All this thinking is making me feel sleepy. I hate feeling sleepy. That groggy feeling and my eyes don’t seem to want to cooperate. Worst of all, I never know what to do about it. I try fussing the sleepiness away, but that doesn’t seem to help.
Mommy sees me getting fussy and she tries to entertain me. She makes funny faces. I like it when mommy makes funny faces but I’m just not in the mood right now. I refuse to make eye contact with mommy so that she knows my heart isn’t in it. Still feeling sleepy though. What to do?
I try rubbing the sleep out of my eyes with the backs of my hands. It’s not helping. I try rubbing harder. Still no less sleepy. I’m getting frustrated and fuss more vigorously but the sleepy feeling is still there.
Mommy brings me my fuzzy blanket. I like my fuzzy blanket. It soothes me. I grab the edge and pull it up to my face. I like the way it feels against my skin but it makes my eyes want to close and that scares me a little. I kick my feet. Maybe I can kick the sleepiness away.
I’m trying to compose my thoughts for my next blog post but my body isn’t letting me.

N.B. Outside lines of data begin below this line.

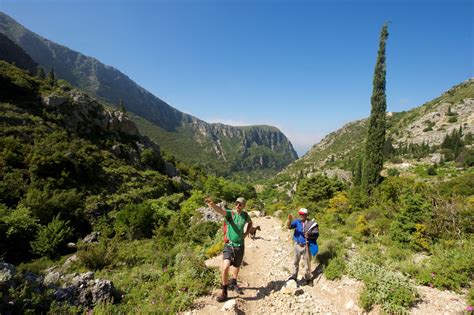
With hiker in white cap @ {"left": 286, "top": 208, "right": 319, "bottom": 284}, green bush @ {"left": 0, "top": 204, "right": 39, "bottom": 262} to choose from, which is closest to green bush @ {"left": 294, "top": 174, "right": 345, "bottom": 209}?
hiker in white cap @ {"left": 286, "top": 208, "right": 319, "bottom": 284}

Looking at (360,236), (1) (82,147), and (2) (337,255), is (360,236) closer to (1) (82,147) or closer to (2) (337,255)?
(2) (337,255)

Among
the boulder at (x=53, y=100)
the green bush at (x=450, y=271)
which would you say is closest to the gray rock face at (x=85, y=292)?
the green bush at (x=450, y=271)

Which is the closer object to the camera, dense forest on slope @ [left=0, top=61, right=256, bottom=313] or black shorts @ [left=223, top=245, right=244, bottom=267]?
black shorts @ [left=223, top=245, right=244, bottom=267]

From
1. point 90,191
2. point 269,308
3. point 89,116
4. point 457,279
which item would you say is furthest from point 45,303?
point 89,116

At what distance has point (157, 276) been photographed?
22.3ft

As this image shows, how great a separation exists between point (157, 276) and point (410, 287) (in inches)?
258

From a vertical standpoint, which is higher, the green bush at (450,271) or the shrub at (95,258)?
Result: the green bush at (450,271)

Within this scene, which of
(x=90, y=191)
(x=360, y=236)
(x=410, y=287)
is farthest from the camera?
(x=90, y=191)

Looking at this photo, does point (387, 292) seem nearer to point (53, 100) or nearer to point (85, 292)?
point (85, 292)

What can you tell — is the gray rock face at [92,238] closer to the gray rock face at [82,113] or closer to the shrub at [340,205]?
the shrub at [340,205]

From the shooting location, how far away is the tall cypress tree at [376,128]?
24.2m

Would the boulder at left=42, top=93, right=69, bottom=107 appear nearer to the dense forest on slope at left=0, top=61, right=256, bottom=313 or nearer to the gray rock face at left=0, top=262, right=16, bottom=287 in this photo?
the dense forest on slope at left=0, top=61, right=256, bottom=313

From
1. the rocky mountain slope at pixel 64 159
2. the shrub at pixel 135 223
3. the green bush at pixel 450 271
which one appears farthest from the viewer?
the rocky mountain slope at pixel 64 159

Why? I don’t understand what’s happening to me. All my kicking and fussing isn’t getting rid of the sleepy feeling. If anything, it might be making it worse. What’s going on? I start to cry.
Mommy wraps me up in my fuzzy blanket and picks me up. She calls me her baby fuss fuss. She speaks quietly and rocks me back and forth. It feels nice and I quiet down. I listen to mommy’s voice and my body starts to feel funny. My eyes close, and I let them. My muscles relax and I allow myself go with the rocking motion; back and forth.
I feel mommy putting me down and I open my eyes. I see the inside of my crib and I hear mommy whispering to me. She tells me I’m a good girl. Mommy strokes my hair. I feel safe and content. My eyes close again. I wonder how I’m going to solve my sleepy problem. I guess that can wait for now. I sigh as I drift off to sleep.